The option nf, number of frequencies, should be carefully chosen. Different numbers of frequencies should be tested first on a small test region before running the module on the full region. As a rule of thumb, the number of frequencies should be at least estimated periodicity + 3, e.g. for NDVI with an annual cycle (one peak per year), the number of frequencies should be at least 4 when analysing one year. If two peaks are assumed per year, the number of frequencies should be at least 5 when analysing one year.
The number of frequencies should not be too large, either. With a large number of frequencies, outliers can no longer be identified because the fit is "too good", i.e. outliers can be represented by the estimates of the curve. Moreover, the number of frequencies should be smaller than n input maps / 2 if missing values should be reconstructed.
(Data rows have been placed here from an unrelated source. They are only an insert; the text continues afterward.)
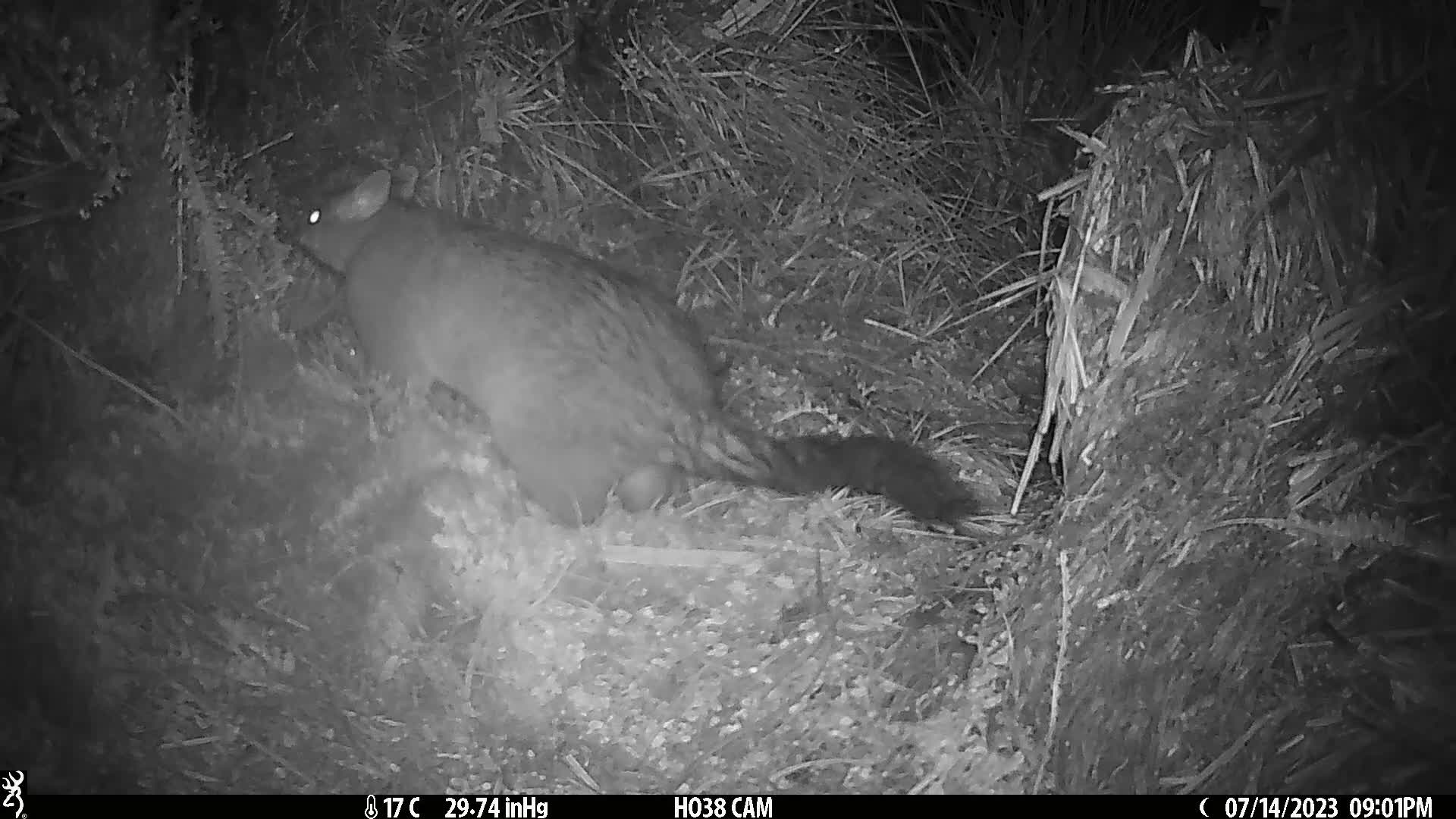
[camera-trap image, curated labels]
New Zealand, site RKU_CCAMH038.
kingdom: Animalia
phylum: Chordata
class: Mammalia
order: Diprotodontia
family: Phalangeridae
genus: Trichosurus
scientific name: Trichosurus vulpecula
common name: common brushtail possum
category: possum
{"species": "possum (common brushtail possum) (Trichosurus vulpecula)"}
HANTS operates in time, i.e. it looks at the time series of each cell. To fit a harmonic curve, it requires that the time series of each cell has a minimum amount of valid data. The number of valid observations must always be greater than or equal to the number of parameters that describe the harmonic curve (2 x nf - 1). The user can decide to use more observations than this minimum required. The option dod (degree of over-determination) is the minimum number of "extra" valid observations that should be considered to fit the curve. This parameter is optional, but it is recommended to be set.
In general, HANTS discards some information trying to represent the input time series with a limited number of sine/cosine functions. Therefore, most of the times, 1) it does not provide an exact match with the input data and, 2) it produces a smoothed output. With more frequencies, it is possible to get a better match with the input data, but also potential overshoots. The latter can be alleviated by setting dod > 0 at the cost of further smoothing in the output.
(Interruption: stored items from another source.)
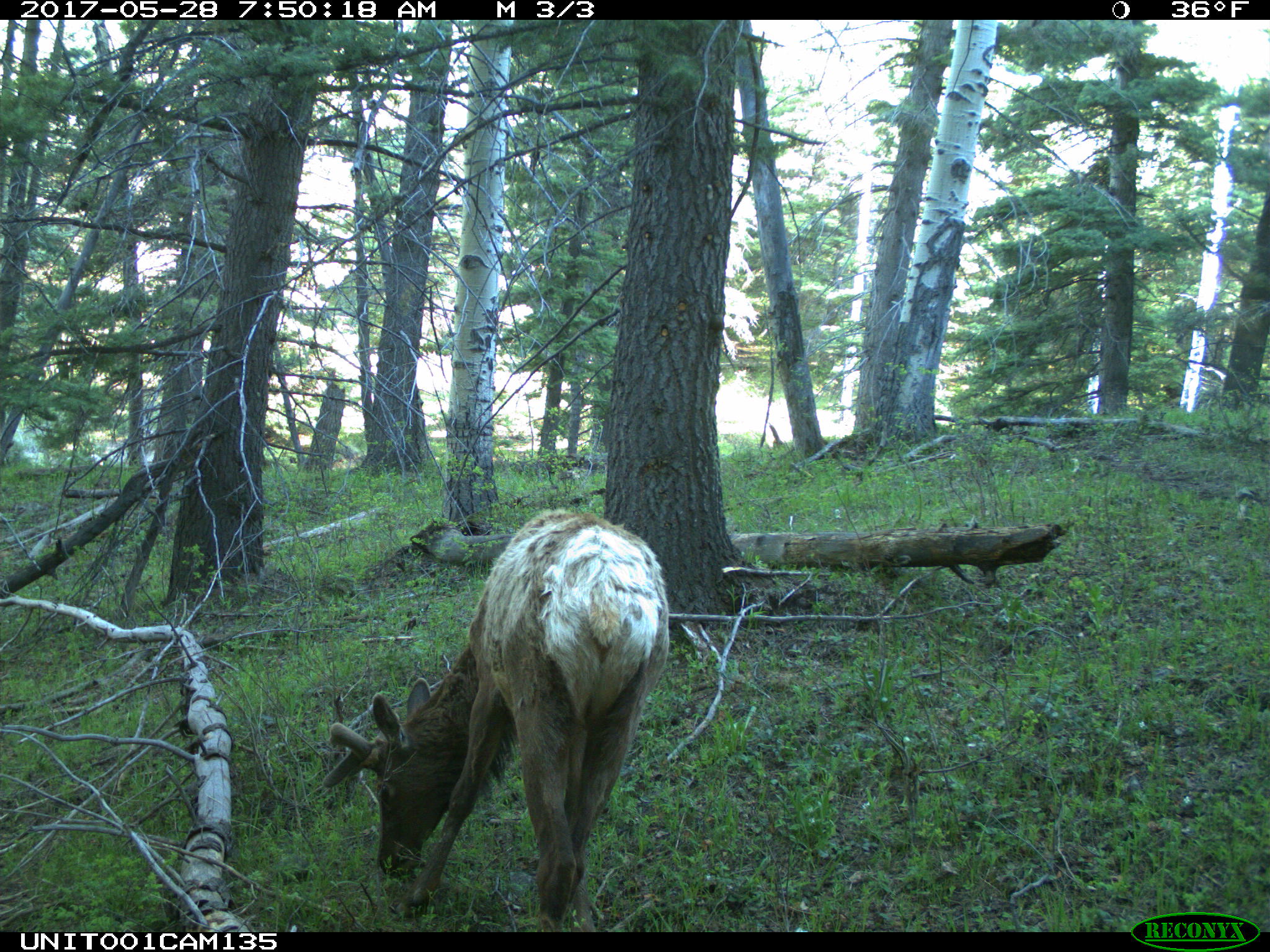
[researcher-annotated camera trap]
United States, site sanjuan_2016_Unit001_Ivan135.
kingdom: Animalia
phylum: Chordata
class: Mammalia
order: Artiodactyla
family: Cervidae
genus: Cervus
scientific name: Cervus elaphus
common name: red deer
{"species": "Cervus elaphus (red deer)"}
The range parameter can be set to low,high thresholds: values outside of this range are treated as NULL. The low,high thresholds are floating point, so use -inf or inf for a single threshold (e.g., range=0,inf to ignore negative values, or range=-inf,-200.4 to ignore values above -200.4).
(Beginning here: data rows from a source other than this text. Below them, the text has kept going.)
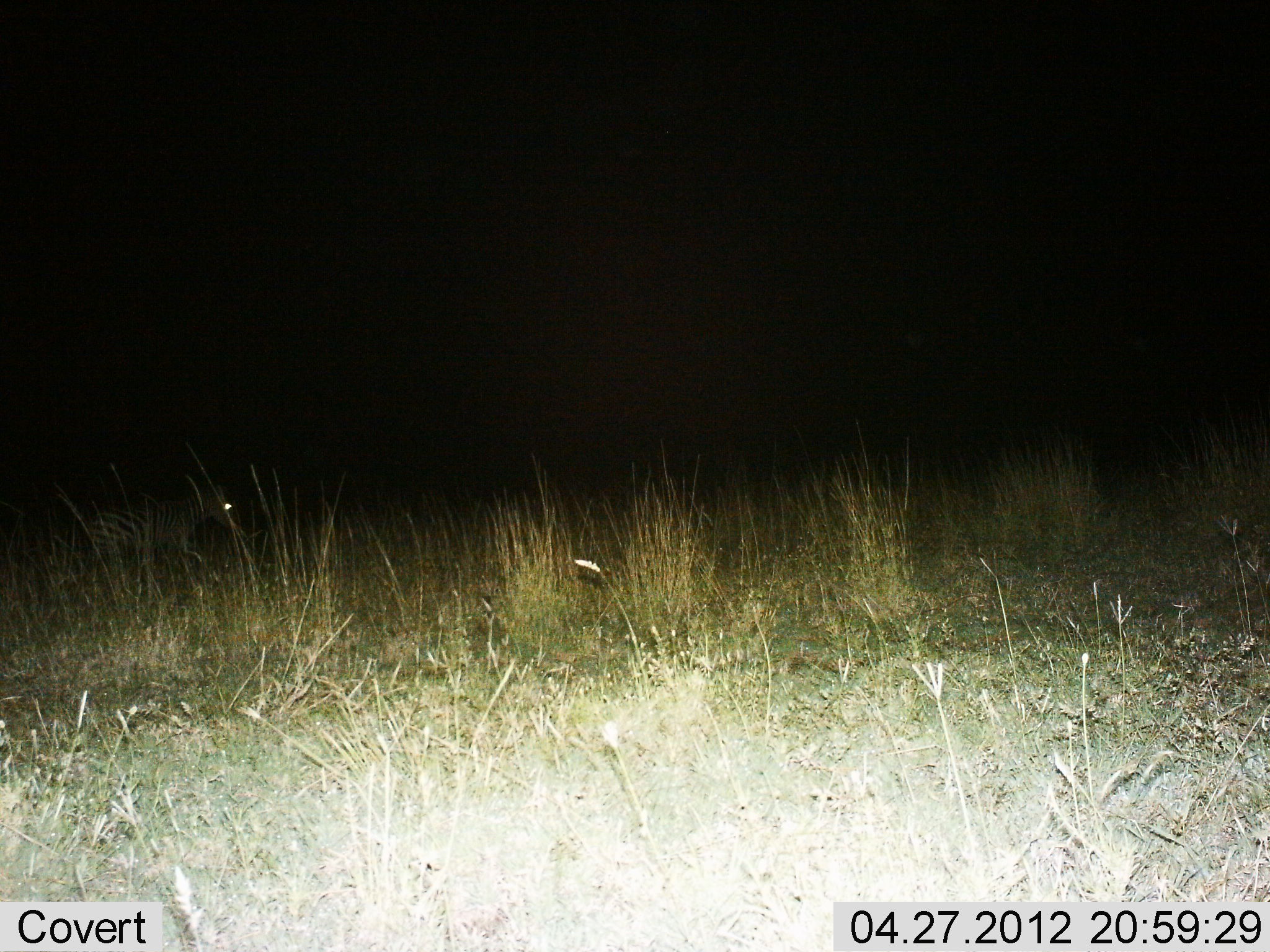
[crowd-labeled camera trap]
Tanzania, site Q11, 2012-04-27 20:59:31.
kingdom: Animalia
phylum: Chordata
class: Mammalia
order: Perissodactyla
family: Equidae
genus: Equus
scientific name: Equus quagga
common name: plains zebra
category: zebra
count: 1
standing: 21%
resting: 0%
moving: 79%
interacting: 0%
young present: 0%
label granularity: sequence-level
The length of the base_period is by default the number of input maps. If the user wants a base period of one year and the input or file options (note that they are mutually exclusive) provides a list of maps covering one year, then there is no need to set the base period. Besides, if the input maps are equidistant in time, e.g. every 8 days, there is no need to set time_steps. However, if the interval is not constant (i.e. masp are not equidistant), the user needs to assign time steps. These must always increase (i.e. each time step must be larger than the previous one) and the total number of time steps must be equal to the number of input maps.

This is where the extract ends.